- [HOW TO COMPLETE THIS TASK]:
Reproduce exactly, from the line containing "kingdom: Animalia", every line down to the end of the data below.

Collected data entries

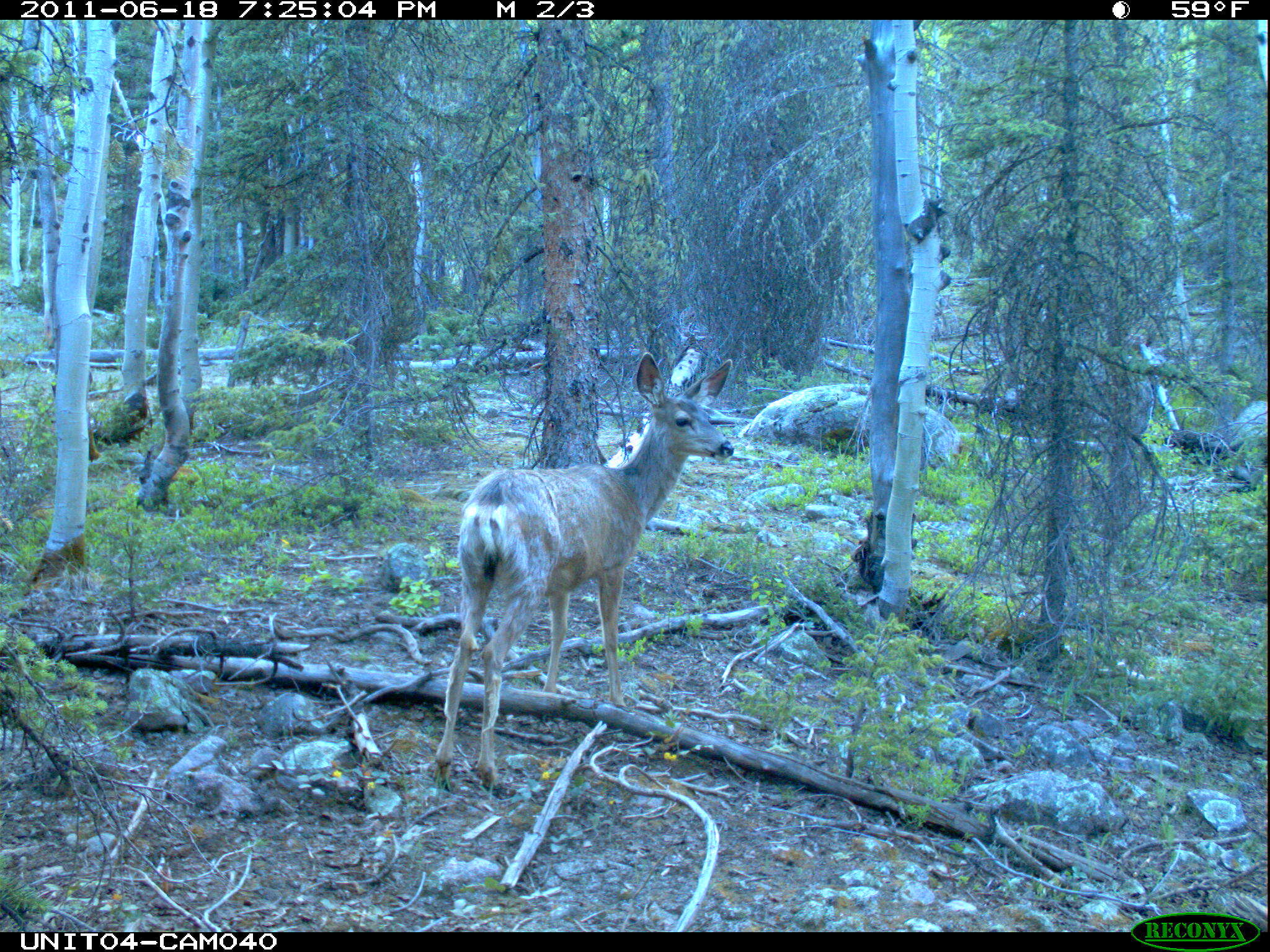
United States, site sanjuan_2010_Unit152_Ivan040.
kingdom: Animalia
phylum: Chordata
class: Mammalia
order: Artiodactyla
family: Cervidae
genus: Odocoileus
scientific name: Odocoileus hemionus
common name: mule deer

- [TASK ANSWER]:
kingdom: Animalia
phylum: Chordata
class: Mammalia
order: Artiodactyla
family: Cervidae
genus: Odocoileus
scientific name: Odocoileus hemionus
common name: mule deer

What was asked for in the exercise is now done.